It is well known that the UK is facing a serious housing crisis, fuelled by a lack of new homes. But are the homes we are building even in the right place?
The UK’s population is rising at an increasingly fast rate, but the level of house building has dropped recently. Two years ago, it even fell to a post-war low of 135,000.
It has been suggested that when homes are being built, they’re in the wrong places.
The following maps explain this idea:
The first map shows the rate of population growth in different parts of the UK. The darker the red, the more people.
The second map indicates the rate of house building in different locations around the country. The darker the red, the more homes being built.
This issue is worst in London, with the Greater London Authority (GLA) estimating that the capital needs between 49,000 and 62,000 new homes per year to keep up with demand.
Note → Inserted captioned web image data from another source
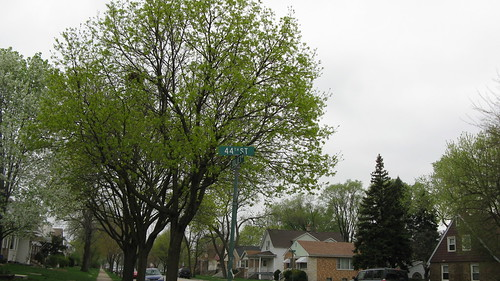 Springtime in Lyons Illinois USA. Saturday, March 24th, 2012. by Eddie from Chicago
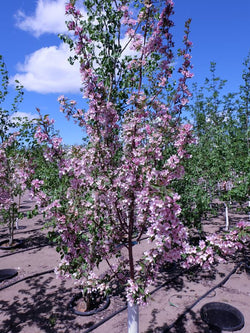 Malus - Pink Spire Flowering Crab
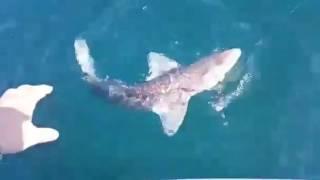 Рыбаки поймали акулу во Владивостоке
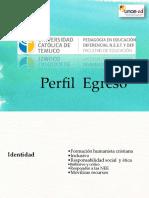 perfil de egreso, taller 2do semestre.pdf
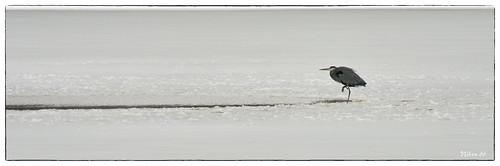 heron nikon missouri d800 stcharlescounty augustabuschmemorialconservationarea 2470mmf28nikkor ©copyright buschconservation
However, the London Plan, the strategic planning team at the GLA, has set a target of only 42,000 a year. This was calculated based on how many it believes can be accommodated. Last year, the capital built around half of this, just 24,000.
Director of planning consultant Quod, Barney Stringer, who produced the data for the maps, expresses his concern: “There is an overall shortage of housing and not enough house building, and new homes are needed almost everywhere, but the high growth areas that need it most are not managing to provide new homes much faster than low growth areas.
“The really big planning question for the next few years is whether the districts around London can and will provide for any of the growth that London can’t accommodate. The maps show quite how little is being achieved at present.”1
But one of the biggest debates surrounding house building is the green belt.
When the Business Secretary, Sajid Javid, highlighted the Government’s plans to relax planning laws in a bid to drive up house building, he emphasised that the proposal would never breach green belt rules.
The green belt is the land surrounding towns and cities, which was reserved as building-free over 50 years ago.
However, ministers have recently released figures that indicate there is not enough brownfield land in the UK to accommodate the 300,000 homes that the country needs.
The Department for Communities and Local Government estimates that there is enough land for around 200,000 homes to be built on brownfield land.
Research by business group London First shows the huge opportunity that the green belt would offer to solve the UK’s housing crisis, compared to sticking to brownfield sites.
In total, urban areas of England cover just 9.9% of the total landmass and actual built areas just 4.2%. The green belt covers 12.4% of the total area of England.
London First, Stringer, academics and the Organisation for Economic Co-operation and Development (OECD) believe that the green belt should not be preserved forever.
The OECD says that the green belt is “a major obstacle to development around cities, where housing is often needed.”1
However, the Council for the Protection of Rural England argues that the green belt is to stop urban expansion.
Regardless of the solution, the two maps above reveal that when the UK does build, it’s in the wrong places.